Toute personne consommant des oxalates ne développera pas de calculs rénaux, mais la prudence est souvent recommandée aux personnes ayant des antécédents de récidive.
Bonnes habitudes :
Consommez du chou avec modération, et pas tous les jours. Il est tout aussi important de bien s'hydrater tout au long de la journée, car une hydratation suffisante contribue à diluer les substances présentes dans l'urine. La cuisson du chou permet également de réduire légèrement sa teneur en oxalate et de le rendre plus digeste.
Associer le chou à d'autres légumes pauvres en oxalate permet de varier son alimentation sans excès.
3. Personnes souffrant de troubles thyroïdiens
Le chou appartient à la famille des Brassicacées, qui comprend également le brocoli, le chou-fleur et les choux de Bruxelles. Ces légumes contiennent des composés naturels appelés goitrogènes. Consommés en grande quantité, surtout crus, les goitrogènes peuvent perturber l'absorption de l'iode.
Les personnes souffrant d'hypothyroïdie ou prenant des médicaments pour la thyroïde doivent être conscientes de cette interaction ; toutefois, cela ne signifie pas qu'il faille éviter complètement le chou.
Conseils approuvés par les médecins :
Bien cuire le chou réduit considérablement l'activité goitrogène. La cuisson à la vapeur, à l'eau bouillante ou à la poêle le rend plus digeste et plus adapté à la thyroïde. Évitez de consommer de grandes quantités de chou cru chaque jour et, si possible, ne le faites pas pendant votre traitement pour la thyroïde.
Bien répartir vos repas et vos médicaments peut avoir un impact significatif sur votre bien-être.

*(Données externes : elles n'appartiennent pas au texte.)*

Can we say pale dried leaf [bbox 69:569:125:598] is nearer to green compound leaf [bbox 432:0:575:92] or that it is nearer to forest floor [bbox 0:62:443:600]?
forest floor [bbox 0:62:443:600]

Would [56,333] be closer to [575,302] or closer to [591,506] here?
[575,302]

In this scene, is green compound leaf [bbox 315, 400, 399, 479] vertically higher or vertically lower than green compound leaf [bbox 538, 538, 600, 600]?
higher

4. Personnes ayant un système digestif sensible ou souffrant du syndrome de l'intestin irritable :
Le chou est considéré comme riche en FODMAP. Les FODMAP sont un type de glucides qui peuvent fermenter dans le système digestif, provoquant ballonnements et inconfort chez les personnes sensibles.

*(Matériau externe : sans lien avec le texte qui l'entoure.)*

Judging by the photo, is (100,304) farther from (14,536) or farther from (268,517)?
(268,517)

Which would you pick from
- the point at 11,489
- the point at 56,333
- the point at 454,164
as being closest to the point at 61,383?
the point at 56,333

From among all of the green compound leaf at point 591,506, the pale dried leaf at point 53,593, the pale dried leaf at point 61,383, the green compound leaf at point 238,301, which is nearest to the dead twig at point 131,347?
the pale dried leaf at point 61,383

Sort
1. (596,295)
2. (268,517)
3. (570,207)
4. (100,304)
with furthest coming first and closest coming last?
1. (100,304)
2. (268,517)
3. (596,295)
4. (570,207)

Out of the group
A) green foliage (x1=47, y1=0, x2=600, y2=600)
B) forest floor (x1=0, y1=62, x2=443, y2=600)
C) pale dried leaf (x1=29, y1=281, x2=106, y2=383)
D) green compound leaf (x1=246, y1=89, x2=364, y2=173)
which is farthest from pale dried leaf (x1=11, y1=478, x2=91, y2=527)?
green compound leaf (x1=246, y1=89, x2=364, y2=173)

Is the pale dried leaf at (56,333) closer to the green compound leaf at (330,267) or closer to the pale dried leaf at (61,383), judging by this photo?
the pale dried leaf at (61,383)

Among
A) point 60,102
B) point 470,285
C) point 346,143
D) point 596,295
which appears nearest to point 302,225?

Les personnes âgées souffrant de ballonnements, de gaz fréquents ou du syndrome de l'intestin irritable peuvent constater que le chou, surtout cru ou fermenté, aggrave ces problèmes.

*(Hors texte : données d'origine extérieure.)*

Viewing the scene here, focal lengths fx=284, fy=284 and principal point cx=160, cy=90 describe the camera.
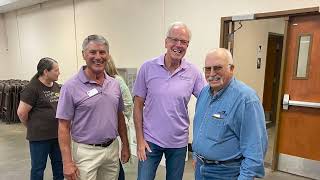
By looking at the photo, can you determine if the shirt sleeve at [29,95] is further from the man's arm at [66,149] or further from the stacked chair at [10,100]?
the stacked chair at [10,100]

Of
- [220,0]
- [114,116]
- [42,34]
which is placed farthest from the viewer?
[42,34]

Conseils pour consommer le chou plus facilement :
Des portions plus petites sont souvent mieux tolérées. Bien cuire le chou permet de décomposer les fibres responsables des ballonnements. Évitez de consommer du chou cru ou de la choucroute si ces aliments déclenchent des symptômes. Associer le chou à des ingrédients bénéfiques pour la digestion, comme le gingembre ou l'ail, peut également contribuer à réduire les ballonnements.
Il est essentiel d'écouter son corps. Ce qui est agréable un jour peut ne plus l'être le lendemain.
Quelle quantité de chou est raisonnable pour la plupart des gens ?
Pour les adultes en bonne santé, consommer du chou trois à quatre fois par semaine est considéré comme une alimentation équilibrée. Cela permet de profiter de ses nutriments sans surcharger le système digestif ni perturber d'autres aspects de la santé.
La préparation est tout aussi importante que la quantité. Cuire le chou à la vapeur ou le faire sauter légèrement facilite la digestion et réduit les ballonnements. Consommer de très grandes portions de chou cru, surtout à jeun ou tard le soir, peut aggraver l'inconfort chez de nombreuses personnes.
Le chou s'intègre parfaitement dans une alimentation variée, comprenant une grande diversité de légumes, de protéines et de bonnes graisses.
Une approche réfléchie d'un aliment familier
Le chou s'est imposé comme un légume reconnu, abordable et nutritif. Pour de nombreuses personnes âgées, il évoque des souvenirs de repas faits maison et de repas en famille. Avec un peu d'attention et de modération, il peut tout à fait faire partie d'une alimentation saine.
L'objectif n'est pas de supprimer le chou de votre assiette, mais de l'apprécier d'une manière qui vous convienne. En étant attentif aux portions, à la préparation et aux réactions de votre corps, vous profiterez des bienfaits des aliments sans inconfort inutile.
Comme pour tout problème alimentaire, les conseils personnalisés d'un spécialiste peuvent apporter soulagement et clarté. L'alimentation doit nourrir le corps et l'esprit, et le chou, consommé en pleine conscience, peut parfaitement y contribuer.